Exercises to complete:
(1) In the patch message, write out the stretch from "[Mesa-dev] [PATCH v2" through "equation to use." again, swapping "pixel shader" for "fragment shader".
(2) Per the patch message, what do drivers need to disable to get KHR_blend_equation_advanced, and based on what?
Excerpted passage start
[Mesa-dev] [PATCH v2 12/16] glsl: Add a lowering pass to handle advanced blending modes.
Francisco Jerez
currojerez at riseup.net
Tue Aug 23 17:50:53 UTC 2016
Kenneth Graunke <kenneth at whitecape.org> writes:
> On Monday, August 22, 2016 5:50:49 PM PDT Francisco Jerez wrote:
>> Kenneth Graunke <kenneth at whitecape.org> writes:
>>
>> > Many GPUs cannot handle GL_KHR_blend_equation_advanced natively, and
>> > need to emulate it in the pixel shader. This lowering pass implements
>> > all the necessary math for advanced blending. It fetches the existing
>> > framebuffer value using the MESA_shader_framebuffer_fetch built-in
>> > variables, and the previous commit's state var uniform to select
>> > which equation to use.
>> >
>> > This is done at the GLSL IR level to make it easy for all drivers to
>> > implement the GL_KHR_blend_equation_advanced extension and share code.
>> >
>> > Drivers need to hook up MESA_shader_framebuffer_fetch functionality:
>> > 1. Hook up the fb_fetch_output variable
>> > 2. Implement BlendBarrier()
>> >
>> > Then to get KHR_blend_equation_advanced, they simply need to:
>> > 3. Disable hardware blending based on ctx->Color._AdvancedBlendEnabled
>> > 4. Call this lowering pass.
>> >
>> > Very little driver specific code should be required.
>> >
>> > v2: Handle multiple output variables per render target (which may exist
>> > due to ARB_enhanced_layouts), and array variables (even with one
>> > render target, we might have out vec4 color[1]), and non-vec4
>> > variables (it's easier than finding spec text to justify not
>> > handling it). Thanks to Francisco Jerez for the feedback.
>> >
>> > Signed-off-by: Kenneth Graunke <kenneth at whitecape.org>
>> > ---
>> > src/compiler/Makefile.sources | 1 +
>> > src/compiler/glsl/ir_optimization.h | 1 +
>> > .../glsl/lower_blend_equation_advanced.cpp | 557 +++++++++++++++++++++
>> > 3 files changed, 559 insertions(+)
Excerpted passage end
Records supplied start
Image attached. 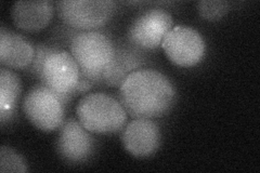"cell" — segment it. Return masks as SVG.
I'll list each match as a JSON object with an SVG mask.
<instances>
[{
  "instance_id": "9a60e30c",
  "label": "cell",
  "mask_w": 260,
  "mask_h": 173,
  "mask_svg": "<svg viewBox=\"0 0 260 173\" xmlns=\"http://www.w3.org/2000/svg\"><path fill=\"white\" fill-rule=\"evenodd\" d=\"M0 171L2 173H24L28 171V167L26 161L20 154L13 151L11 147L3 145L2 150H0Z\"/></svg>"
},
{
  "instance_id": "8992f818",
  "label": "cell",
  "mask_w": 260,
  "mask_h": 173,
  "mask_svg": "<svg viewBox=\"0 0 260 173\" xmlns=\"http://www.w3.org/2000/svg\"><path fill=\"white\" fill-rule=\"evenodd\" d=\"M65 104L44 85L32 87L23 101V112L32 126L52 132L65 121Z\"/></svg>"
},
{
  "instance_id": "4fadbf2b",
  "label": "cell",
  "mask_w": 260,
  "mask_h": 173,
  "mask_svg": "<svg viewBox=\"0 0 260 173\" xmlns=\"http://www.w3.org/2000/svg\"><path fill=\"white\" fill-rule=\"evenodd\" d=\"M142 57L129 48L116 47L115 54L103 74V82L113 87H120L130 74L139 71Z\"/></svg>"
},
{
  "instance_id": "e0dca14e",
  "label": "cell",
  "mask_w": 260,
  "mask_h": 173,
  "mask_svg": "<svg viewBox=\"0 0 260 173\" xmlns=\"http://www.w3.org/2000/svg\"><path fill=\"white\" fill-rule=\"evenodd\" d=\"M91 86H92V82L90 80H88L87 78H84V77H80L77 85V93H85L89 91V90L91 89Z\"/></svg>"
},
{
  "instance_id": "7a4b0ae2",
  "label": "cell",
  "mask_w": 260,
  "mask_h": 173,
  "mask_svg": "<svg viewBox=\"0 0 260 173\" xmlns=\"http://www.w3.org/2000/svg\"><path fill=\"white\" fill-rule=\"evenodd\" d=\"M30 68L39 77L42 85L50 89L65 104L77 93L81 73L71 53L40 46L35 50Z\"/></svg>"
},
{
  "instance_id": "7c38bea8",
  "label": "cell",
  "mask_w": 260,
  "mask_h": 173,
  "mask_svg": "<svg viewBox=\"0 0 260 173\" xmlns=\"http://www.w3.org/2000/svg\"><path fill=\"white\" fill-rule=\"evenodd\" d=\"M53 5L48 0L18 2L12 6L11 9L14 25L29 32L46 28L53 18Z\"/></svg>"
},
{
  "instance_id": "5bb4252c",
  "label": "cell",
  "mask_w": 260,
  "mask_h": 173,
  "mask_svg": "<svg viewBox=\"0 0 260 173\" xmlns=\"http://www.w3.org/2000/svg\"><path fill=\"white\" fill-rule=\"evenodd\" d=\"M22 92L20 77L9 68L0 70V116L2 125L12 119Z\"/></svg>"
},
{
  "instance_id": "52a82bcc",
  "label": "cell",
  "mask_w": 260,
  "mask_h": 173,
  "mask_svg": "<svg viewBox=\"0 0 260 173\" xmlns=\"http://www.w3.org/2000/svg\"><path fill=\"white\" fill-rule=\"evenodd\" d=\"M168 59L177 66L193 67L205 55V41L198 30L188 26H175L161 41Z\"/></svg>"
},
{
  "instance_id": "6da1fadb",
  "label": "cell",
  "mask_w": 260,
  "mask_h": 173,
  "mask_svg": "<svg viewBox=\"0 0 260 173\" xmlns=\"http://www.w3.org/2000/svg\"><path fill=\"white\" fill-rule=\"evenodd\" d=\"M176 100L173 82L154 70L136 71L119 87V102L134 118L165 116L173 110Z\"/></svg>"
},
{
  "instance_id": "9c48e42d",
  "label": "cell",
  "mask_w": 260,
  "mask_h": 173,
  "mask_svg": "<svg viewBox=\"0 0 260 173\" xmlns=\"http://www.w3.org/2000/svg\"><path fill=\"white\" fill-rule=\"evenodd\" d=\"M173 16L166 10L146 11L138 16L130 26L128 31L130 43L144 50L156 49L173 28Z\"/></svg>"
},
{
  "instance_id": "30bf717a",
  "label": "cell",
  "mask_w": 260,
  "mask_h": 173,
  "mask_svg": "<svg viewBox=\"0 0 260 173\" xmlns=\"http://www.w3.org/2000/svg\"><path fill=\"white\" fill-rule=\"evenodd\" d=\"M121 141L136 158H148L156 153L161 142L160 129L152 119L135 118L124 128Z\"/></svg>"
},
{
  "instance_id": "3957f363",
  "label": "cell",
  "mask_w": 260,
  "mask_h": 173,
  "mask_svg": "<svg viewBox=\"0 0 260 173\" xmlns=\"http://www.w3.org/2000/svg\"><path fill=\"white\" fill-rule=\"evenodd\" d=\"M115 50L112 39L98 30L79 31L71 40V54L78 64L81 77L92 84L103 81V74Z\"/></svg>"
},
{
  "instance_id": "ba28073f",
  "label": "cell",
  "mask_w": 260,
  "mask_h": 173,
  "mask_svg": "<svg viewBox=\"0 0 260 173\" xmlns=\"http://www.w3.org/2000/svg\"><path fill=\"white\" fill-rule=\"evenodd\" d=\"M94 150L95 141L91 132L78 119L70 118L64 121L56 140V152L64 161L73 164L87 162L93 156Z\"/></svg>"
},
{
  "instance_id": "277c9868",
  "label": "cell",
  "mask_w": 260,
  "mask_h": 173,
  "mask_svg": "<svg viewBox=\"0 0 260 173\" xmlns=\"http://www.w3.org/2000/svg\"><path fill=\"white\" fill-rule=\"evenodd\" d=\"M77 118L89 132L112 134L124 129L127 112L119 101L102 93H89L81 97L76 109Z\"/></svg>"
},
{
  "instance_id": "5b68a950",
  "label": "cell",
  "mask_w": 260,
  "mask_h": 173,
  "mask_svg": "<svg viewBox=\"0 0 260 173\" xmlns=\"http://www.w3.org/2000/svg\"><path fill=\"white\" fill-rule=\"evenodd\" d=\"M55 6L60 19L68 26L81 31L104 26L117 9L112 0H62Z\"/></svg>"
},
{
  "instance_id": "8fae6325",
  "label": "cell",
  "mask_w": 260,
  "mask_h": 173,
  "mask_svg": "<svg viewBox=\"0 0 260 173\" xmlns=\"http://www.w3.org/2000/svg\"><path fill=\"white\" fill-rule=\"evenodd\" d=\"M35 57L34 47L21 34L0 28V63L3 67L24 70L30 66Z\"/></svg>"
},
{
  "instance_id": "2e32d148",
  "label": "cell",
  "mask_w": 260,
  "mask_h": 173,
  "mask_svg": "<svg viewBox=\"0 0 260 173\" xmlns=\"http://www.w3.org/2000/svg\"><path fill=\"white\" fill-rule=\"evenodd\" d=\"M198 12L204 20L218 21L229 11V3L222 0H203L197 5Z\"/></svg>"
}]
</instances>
Records supplied end
Answers below:
(1)
[Mesa-dev] [PATCH v2 12/16] glsl: Add a lowering pass to handle advanced blending modes.
Francisco Jerez
currojerez at riseup.net
Tue Aug 23 17:50:53 UTC 2016
Kenneth Graunke <kenneth at whitecape.org> writes:
> On Monday, August 22, 2016 5:50:49 PM PDT Francisco Jerez wrote:
>> Kenneth Graunke <kenneth at whitecape.org> writes:
>>
>> > Many GPUs cannot handle GL_KHR_blend_equation_advanced natively, and
>> > need to emulate it in the fragment shader. This lowering pass implements
>> > all the necessary math for advanced blending. It fetches the existing
>> > framebuffer value using the MESA_shader_framebuffer_fetch built-in
>> > variables, and the previous commit's state var uniform to select
>> > which equation to use.

(2) Hardware blending, based on ctx->Color._AdvancedBlendEnabled.